TSGBAStringFetcher
Welcome to my second blog about TSGBAStringFetcher.
A short explanation of this tool:
“extract” in-game strings from The Sims Game Boy Advance games.
In this blog, i will explain how that tool works, as i think it might fit better in an actual blog than on a README.md honestly lol.
I will try to explain it as good as i can, so that you can actually get the Strings without the need of this program. Though honestly if you can use the program, just use it, as doing it manually will only cost much time and can possibly cause annoyance depending on how long the string is.
What you will need
You definitely need:
- Basic knowledge about Hexadecimal.
- A Hex Editor (HxD works pretty well for it) or a way to view the bytes of the Game.
- A Calculator (On Windows 10, it’s pre-included calculator in programming mode is Perfect for it, as it has a
>>
(right shift) operation and%
, so everything there you need). - Your dumped backup of the game of course.
- Something to store notes, because trust me, without you will definitely get lost with all the things you need to have in mind.
If you got all of that, then you can continue with the next step.
Preparations
Before we start with it, we need to make some notes:
- From which game do we want to fetch a string?
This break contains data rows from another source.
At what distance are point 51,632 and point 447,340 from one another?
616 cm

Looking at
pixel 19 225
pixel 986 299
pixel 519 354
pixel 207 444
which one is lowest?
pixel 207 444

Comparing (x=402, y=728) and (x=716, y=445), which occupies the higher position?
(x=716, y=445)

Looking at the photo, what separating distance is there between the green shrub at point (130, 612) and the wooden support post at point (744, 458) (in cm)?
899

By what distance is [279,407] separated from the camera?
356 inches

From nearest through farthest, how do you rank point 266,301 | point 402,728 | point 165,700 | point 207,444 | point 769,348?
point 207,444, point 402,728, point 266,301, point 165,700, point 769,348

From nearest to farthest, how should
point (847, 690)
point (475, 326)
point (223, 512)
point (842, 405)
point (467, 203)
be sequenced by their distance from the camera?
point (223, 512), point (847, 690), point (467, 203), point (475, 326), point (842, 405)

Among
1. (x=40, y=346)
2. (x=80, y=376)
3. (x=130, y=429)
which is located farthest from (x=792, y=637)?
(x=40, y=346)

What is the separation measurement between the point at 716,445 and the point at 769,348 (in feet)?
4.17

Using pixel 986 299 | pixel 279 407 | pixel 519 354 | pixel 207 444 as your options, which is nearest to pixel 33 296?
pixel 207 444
See Locations below for more.
- Which String ID do we want to fetch? See ID Ranges below for the min and max values from which you can fetch a string from.
- In which language do we want to fetch the String from? See Locations as well, as the things for it are related to it.
In this example I will choose:
- Game:
The Sims 2 Game Boy Advance
- StringID:
379
(Which is Burple, I already checked before). - Language: English
So with that, the notes would look like the following for example:
- Locations:
- Address1:
019B4990
- Address2:
019B4B20
- Address3:
019B4994
- Address1:
- StringID:
379
Locations
You will find the Locations for all supported games below.
The Sims 2 Game Boy Advance
Language | Address1 | Address2 | Address3 |
---|---|---|---|
English | 019B4990 | 019B4B20 | 019B4994 |
Dutch | 019D7784 | 019D7924 | 019D7788 |
French | 019FAF9C | 019FB154 | 019FAFA0 |
German | 01A1F7E0 | 01A1F98C | 01A1F7E4 |
Italian | 01A460A0 | 01A46254 | 01A460A4 |
Spanish | 01A697C0 | 01A69978 | 01A697C4 |
The Urbz - Sims in the City Game Boy Advance (non japanese)
Language | Address1 | Address2 | Address3 |
---|---|---|---|
English | E4F820 | E4F9B0 | E4F824 |
Dutch | E93ECC | E94074 | E93ED0 |
French | EDA9AC | EDAB60 | EDA9B0 |
German | F26B40 | F26CD8 | F26B44 |
Italian | F733B4 | F73560 | F733B8 |
Spanish | FBA2AC | FBA460 | FBA2B0 |
The Sims Bustin’ Out Game Boy Advance (non japanese)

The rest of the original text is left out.